Milliyet Gazetesi Genel Yayın Direktörü Abdi İpekçi, 1 Şubat 1979’da Mehmet Ali Ağca tarafından düzenlenen suikast ile öldürüldü. Ağca, cinayetten yaklaşık 5 ay sonra, 24 Haziran 1979’da yakalandı. Lakin Ağca 5 ay sonra cezaevinden firar etti. Firarla ilgili tartışmalar sürerken Ağca, Milliyet’e bir mektup gönderdi. Ağca, Milliyet’in 27 Kasım 1979 tarihli baskısında yayımlanan mektupta Papa’yı öldürmek için kaçtığını yazıyordu.
Suikast teşebbüsü
Katolik Kilisesi’nin önderi Papa II. John Paul, 28 Kasım’da Türkiye’ye gelecekti. Ağca Milliyet’e gönderdiği mektubunda “Türkiye’nin kardeş İslam ülkeleri ile Ortadoğu’da yeni bir siyasi, askeri ve ekonomik güç oluşturmasından korkan batılı emperyalistler, hassas bir periyotta dini önder maskeli Haçlı kumandanı John Paul’ü ivedi Türkiye’ye gönderiyorlar. Bu vakitsiz ve anlamsız ziyaret iptal edilmezse Papa’yı muhakkak vuracağım. Cezaevinden kaçmamın tek nedeni budur” diyordu. Fakat bu suikast teşebbüsü, mektuptan iki yıl sonra gerçekleşecekti.

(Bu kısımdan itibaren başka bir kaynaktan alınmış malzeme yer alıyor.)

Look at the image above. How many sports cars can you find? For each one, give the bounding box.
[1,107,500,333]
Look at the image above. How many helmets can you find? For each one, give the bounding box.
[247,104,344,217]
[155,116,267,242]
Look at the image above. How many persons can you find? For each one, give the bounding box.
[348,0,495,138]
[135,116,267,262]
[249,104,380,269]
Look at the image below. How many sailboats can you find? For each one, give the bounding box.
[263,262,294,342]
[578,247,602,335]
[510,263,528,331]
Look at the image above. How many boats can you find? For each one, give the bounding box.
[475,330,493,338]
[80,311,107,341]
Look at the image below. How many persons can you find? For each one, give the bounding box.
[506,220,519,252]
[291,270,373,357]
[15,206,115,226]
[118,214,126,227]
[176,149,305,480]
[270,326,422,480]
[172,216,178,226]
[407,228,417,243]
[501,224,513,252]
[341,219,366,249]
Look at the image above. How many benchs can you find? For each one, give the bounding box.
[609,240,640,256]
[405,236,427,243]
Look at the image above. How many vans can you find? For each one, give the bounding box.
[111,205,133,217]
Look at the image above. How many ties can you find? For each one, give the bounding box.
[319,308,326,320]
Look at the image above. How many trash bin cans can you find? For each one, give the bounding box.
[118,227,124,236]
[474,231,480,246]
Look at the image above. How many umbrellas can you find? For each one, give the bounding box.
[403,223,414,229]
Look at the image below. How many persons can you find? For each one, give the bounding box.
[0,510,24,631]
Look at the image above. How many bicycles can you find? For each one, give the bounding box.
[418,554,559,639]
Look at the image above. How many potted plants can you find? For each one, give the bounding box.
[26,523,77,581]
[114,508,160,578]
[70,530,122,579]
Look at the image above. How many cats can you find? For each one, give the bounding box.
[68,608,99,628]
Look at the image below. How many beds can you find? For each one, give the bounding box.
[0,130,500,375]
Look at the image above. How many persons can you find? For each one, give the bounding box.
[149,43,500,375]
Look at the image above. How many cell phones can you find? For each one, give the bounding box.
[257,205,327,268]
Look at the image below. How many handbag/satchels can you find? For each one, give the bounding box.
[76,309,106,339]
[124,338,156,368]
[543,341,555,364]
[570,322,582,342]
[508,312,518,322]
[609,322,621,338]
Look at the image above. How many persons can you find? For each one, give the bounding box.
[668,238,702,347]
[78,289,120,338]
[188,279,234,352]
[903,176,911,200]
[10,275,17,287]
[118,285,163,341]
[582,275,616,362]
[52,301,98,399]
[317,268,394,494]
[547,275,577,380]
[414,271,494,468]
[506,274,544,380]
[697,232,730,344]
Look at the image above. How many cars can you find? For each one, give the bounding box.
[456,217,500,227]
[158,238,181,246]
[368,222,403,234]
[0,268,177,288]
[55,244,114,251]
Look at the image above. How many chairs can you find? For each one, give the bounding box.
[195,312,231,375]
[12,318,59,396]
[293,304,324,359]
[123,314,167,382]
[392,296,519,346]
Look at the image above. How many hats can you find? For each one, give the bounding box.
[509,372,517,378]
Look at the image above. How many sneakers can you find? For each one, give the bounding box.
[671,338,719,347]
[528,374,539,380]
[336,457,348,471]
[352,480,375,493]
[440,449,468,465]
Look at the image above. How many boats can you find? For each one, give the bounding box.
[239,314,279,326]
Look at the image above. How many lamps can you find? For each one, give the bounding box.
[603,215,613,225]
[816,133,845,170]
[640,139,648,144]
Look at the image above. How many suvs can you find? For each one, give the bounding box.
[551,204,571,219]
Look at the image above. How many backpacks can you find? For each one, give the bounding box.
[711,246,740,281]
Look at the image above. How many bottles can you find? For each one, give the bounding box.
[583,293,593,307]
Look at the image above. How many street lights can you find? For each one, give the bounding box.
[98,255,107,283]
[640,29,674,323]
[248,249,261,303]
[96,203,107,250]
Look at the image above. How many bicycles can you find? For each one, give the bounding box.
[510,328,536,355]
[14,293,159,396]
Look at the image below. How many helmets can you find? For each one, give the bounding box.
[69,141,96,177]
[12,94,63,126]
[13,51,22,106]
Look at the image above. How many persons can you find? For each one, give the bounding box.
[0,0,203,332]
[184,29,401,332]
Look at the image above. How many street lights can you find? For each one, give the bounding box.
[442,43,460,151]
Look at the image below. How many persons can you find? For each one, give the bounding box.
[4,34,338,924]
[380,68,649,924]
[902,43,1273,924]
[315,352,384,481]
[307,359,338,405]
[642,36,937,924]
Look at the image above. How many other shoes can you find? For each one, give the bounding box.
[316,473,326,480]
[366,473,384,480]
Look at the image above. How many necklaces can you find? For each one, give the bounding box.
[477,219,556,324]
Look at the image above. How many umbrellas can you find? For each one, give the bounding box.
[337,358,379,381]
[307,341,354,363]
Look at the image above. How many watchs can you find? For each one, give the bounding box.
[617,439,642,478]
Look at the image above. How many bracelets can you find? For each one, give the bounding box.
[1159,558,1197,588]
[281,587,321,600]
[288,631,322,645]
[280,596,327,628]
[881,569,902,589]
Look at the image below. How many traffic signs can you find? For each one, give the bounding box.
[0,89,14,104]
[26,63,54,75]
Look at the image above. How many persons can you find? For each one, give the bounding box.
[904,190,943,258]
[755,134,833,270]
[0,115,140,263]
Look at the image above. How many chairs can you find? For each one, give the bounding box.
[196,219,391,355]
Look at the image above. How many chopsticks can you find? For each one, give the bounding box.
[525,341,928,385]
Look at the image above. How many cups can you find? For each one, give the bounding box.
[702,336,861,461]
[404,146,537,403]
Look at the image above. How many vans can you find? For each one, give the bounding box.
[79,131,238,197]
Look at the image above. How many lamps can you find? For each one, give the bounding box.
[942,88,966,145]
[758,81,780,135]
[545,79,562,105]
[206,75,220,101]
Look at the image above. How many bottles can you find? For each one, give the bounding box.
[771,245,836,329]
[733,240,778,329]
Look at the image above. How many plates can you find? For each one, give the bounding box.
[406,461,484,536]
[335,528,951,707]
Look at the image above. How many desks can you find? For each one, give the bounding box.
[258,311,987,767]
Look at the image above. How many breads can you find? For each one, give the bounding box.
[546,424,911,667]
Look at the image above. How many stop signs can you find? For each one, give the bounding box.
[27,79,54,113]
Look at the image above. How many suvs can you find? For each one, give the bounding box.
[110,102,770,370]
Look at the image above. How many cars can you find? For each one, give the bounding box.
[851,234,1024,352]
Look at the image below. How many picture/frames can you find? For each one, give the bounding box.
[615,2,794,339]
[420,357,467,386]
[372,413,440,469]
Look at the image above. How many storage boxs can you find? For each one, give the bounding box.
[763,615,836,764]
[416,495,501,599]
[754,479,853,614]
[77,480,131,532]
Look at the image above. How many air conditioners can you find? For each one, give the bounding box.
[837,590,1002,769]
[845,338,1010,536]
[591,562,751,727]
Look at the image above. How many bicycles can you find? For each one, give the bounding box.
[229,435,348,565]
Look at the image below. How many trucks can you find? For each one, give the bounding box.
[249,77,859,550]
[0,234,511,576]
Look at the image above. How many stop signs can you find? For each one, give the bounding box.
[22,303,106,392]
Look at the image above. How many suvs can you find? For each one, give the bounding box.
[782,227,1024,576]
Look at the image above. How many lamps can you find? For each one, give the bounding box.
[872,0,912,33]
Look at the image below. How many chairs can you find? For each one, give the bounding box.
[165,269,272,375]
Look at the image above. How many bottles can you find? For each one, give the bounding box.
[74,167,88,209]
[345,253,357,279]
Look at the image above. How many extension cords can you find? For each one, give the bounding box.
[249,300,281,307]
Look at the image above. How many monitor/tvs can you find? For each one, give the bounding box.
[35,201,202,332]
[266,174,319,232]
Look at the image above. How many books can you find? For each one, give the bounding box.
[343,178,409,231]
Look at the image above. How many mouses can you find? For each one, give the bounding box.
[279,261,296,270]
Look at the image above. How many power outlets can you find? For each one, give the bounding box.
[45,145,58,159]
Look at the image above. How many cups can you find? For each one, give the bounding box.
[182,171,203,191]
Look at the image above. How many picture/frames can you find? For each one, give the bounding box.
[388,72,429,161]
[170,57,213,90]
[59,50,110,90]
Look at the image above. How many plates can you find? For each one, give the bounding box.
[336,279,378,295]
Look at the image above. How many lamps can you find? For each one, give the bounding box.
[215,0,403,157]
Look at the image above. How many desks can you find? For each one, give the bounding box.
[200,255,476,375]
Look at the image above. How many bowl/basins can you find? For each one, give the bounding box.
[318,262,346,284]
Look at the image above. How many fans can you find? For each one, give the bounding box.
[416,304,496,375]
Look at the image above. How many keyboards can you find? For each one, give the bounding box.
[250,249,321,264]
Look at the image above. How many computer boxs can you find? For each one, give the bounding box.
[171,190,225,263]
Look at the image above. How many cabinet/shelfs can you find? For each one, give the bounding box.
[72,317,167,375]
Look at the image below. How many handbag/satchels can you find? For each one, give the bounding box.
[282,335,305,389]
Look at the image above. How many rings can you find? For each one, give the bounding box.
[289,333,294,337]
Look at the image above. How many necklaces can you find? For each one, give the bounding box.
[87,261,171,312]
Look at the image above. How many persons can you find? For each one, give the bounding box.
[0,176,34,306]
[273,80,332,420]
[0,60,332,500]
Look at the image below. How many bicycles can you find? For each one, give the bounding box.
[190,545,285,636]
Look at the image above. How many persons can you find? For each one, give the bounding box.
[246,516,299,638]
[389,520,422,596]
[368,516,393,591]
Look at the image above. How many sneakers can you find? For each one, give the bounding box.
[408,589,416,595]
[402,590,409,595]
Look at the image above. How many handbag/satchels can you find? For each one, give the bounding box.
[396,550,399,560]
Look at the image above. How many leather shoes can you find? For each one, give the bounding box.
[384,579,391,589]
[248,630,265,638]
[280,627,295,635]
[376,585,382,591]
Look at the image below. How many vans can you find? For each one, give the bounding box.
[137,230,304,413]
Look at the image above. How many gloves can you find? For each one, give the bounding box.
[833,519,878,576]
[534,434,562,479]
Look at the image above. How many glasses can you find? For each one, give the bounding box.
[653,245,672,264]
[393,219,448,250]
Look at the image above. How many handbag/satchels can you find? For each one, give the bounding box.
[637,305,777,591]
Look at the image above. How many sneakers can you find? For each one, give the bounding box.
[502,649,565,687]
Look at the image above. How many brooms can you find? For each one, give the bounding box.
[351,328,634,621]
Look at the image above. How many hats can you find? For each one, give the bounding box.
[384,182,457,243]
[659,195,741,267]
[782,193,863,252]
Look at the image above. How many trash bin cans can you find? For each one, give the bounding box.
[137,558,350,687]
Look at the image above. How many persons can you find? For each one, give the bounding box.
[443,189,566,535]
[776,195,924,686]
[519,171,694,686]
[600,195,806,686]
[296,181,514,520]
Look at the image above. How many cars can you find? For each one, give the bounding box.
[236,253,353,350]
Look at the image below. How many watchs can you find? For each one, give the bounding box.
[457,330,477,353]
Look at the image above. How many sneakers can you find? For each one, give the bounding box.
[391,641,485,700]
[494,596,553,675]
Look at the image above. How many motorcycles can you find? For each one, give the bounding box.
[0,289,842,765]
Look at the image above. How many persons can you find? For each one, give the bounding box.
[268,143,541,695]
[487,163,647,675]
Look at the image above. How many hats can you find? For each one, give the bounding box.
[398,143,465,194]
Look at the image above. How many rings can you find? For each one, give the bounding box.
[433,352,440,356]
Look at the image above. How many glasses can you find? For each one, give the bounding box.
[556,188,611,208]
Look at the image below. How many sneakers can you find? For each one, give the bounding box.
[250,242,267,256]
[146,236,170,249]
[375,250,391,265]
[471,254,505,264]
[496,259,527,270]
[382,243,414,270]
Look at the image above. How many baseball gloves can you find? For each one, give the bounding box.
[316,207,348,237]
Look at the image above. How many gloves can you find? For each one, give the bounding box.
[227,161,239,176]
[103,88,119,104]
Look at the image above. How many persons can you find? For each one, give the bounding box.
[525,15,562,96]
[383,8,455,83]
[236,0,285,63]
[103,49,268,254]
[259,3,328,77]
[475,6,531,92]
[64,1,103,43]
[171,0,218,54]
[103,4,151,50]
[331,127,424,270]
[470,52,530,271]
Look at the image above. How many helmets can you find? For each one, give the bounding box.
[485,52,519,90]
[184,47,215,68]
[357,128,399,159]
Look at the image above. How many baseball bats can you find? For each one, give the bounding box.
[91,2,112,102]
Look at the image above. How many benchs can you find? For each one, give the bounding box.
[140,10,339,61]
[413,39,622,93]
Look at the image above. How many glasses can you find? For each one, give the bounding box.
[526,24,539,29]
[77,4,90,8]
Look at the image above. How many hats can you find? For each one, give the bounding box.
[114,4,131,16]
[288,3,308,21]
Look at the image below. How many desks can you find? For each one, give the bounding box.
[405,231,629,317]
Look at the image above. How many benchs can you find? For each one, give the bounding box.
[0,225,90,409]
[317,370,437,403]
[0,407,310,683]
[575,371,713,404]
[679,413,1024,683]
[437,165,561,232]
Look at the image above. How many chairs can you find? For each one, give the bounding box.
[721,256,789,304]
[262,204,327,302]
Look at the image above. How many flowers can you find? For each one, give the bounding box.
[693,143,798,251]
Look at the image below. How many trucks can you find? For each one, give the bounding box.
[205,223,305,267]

Ağca, 3 Mayıs 1981’de Vatikan’ın San Pietro Meydanı’nda Papa’ya suikast teşebbüsünde bulundu. Papa’nın yaralı olarak kurtulduğu bu akının akabinde Ağca, İtalya’da tutuklandı.
Orlandi kayboldu
Suikast teşebbüsünden 2 yıl sonra, 22 Haziran 1983’te bir Vatikan çalışanının kızı, 15 yaşındaki Emanuela Orlandi, Roma’da gittiği müzik dersinden dönerken kayboldu. Orlandi’nin kaybolmasıyla ilgili tezlerden biri Ağca’ya kadar uzandı. Ağca, suikast teşebbüsü sonrası özgür bırakılmasını sağlamak için Orlandi’nin rehin alındığını argüman etmişti. Hatta daha sonraki yıllarda genç kızın, Türkiye’de olduğu bile öne sürüldü.
‘Türkiye’de yaşıyor’
Alman Bild gazetesinde 2000 yılında yayımlanan argümana nazaran Orlandi bir müddet Paris’te yaşadıktan sonra Türkiye’ye götürülmüştü. Orlandi’nin yetişkin bir bayan olarak tarikat ömrü sürdüğü öne sürülüyordu. Papa suikastında kullanılan silahı Ağca’ya verdiği öne sürülen Ömer Bağcı’nın, bir periyot Orlandi ile Denizli’de birlikte yaşadığı sav ediliyordu. Bağcı argümanlarla ilgili sorulara “O olay kapandı. Ortadan 20 yıl geçti” karşılığını verdi.
İki prensesin mezarı
Orlandi’nin kaybolması ve bu olayda Ağca’nın rolüyle ilgili savlar 2019 yılında yine gündeme geldi. Orlandi’nin kaybolmasından 36 yıl sonra Orlandi ailesine bir mektup gönderildi. Mektupta Orlandi’nin cesedinin, Vatikan’daki Cermen Mezarlığı’nda, elinde “huzur içinde yat” yazılı bir kitap tutan melek figürünün bulunduğu yerde olabileceği söyleniyordu. Bunun üzerine mezarlıktaki iki prensesin mezarları açılmasına karar verildi.
Bir iz bulunamadı
1836’da ölen Prenses Sophie von Hohenlohe ve 1840’ta Prenses Prenses Carlotta Federica di Mecklemburgo’nun mezarları açıldı. Fakat mezarlarda Orlandi’den hiçbir iz olmadığı üzere prenseslerin kemikleri de yoktu. Ayrıyeten Prenses Sophie’nin mezarının 12 metrekarelik
boş bir odaya açıldığı anlaşıldı.
Milletlerarası medya kuruluşları, mezarların açılmasının akabinde Ağca ile ilgili argümanları tekrar gündeme getirdi. Haberlerde Orlandi’nin kaybolmasının akabinde, genç kızın Papa’ya suikast teşebbüsünde bulunan Ağca’nın hür kalmasını sağlamak için kaçırıldığı savlarının gündeme geldiği hatırlatıldı.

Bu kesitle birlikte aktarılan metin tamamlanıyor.